31 Mag Mobbing del dipendente: Responsabilità del datore di Lavoro.
E’ quanto di recente statuito nella Sentenza della Corte di Cassazione n. 27913/2020 con la quale gli Ermellini hanno precisato che è responsabile in tali casi il datore di lavoro per non aver protetto la serenità del lavoratore dagli atteggiamenti discriminatori e vessatori dei Colleghi.
In altri termini, rivolgersi ad un Collega con termini offensivi ovvero con accusa infondate e non veritiere configura certamente un caso di mobbing ed il datore di lavoro, diretto responsabile, non è certamente esente da censure.
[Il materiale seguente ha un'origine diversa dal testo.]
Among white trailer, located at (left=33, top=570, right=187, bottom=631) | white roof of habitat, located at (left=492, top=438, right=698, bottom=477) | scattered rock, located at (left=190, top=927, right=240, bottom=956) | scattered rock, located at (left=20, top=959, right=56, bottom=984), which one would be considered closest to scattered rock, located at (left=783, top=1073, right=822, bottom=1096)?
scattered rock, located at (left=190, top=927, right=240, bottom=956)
Egli infatti, precisa la Corte, è tenuto a garantire un ambiente sereno e tranquillo nell’ambito lavorativo anche al fine di scongiurare detti episodi: “nel caso in esame, sebbene il datore di lavoro non si sia reso protagonista diretto delle condotte vessatorie subite dalla lavoratrice, tuttavia lo stesso non può andare esente da responsabilità rispetto ai propri obblighi di tutela previsti dall’art. 2087 c.c.”.
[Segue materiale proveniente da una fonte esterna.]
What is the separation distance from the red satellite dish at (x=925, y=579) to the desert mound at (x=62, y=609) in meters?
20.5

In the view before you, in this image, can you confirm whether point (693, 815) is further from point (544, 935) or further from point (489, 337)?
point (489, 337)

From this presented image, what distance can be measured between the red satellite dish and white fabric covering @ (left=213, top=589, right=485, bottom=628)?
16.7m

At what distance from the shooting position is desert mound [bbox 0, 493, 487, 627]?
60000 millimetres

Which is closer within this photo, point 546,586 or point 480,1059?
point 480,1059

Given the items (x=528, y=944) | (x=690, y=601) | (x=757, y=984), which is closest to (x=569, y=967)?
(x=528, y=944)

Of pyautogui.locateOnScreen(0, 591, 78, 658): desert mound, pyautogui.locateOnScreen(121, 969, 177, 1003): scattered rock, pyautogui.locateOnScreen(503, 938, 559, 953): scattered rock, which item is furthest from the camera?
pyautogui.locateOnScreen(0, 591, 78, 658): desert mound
Con ciò sostanzialmente confermando il ruolo di garante che spetta al datore di lavoro.
La mancata predisposizione di tutti i dispositivi atti a tutelare la salute dei lavoratori sul luogo di lavoro viola, infatti, l’art. 32 Cost. che garantisce il diritto alla salute, e l’art. 2087 c.c. che prevede un obbligo del datore di lavoro di predisporre anche le “misure atte a preservare i lavoratori dalla lesione di quella integrità (morale)”.
Tale interpretazione estensiva della citata norma del codice civile si giustifica, conclude la Cassazione, alla stregua dell’ormai consolidato orientamento della giurisprudenza di legittimità, sia in base al rilievo costituzionale del diritto alla salute sia per il principio di correttezza e buona fede nell’attuazione del rapporto obbligatorio sia, infine, “pur se nell’ambito della generica responsabilità extracontrattuale”, ex art. 2043 c.c., in tema di neminem laedere.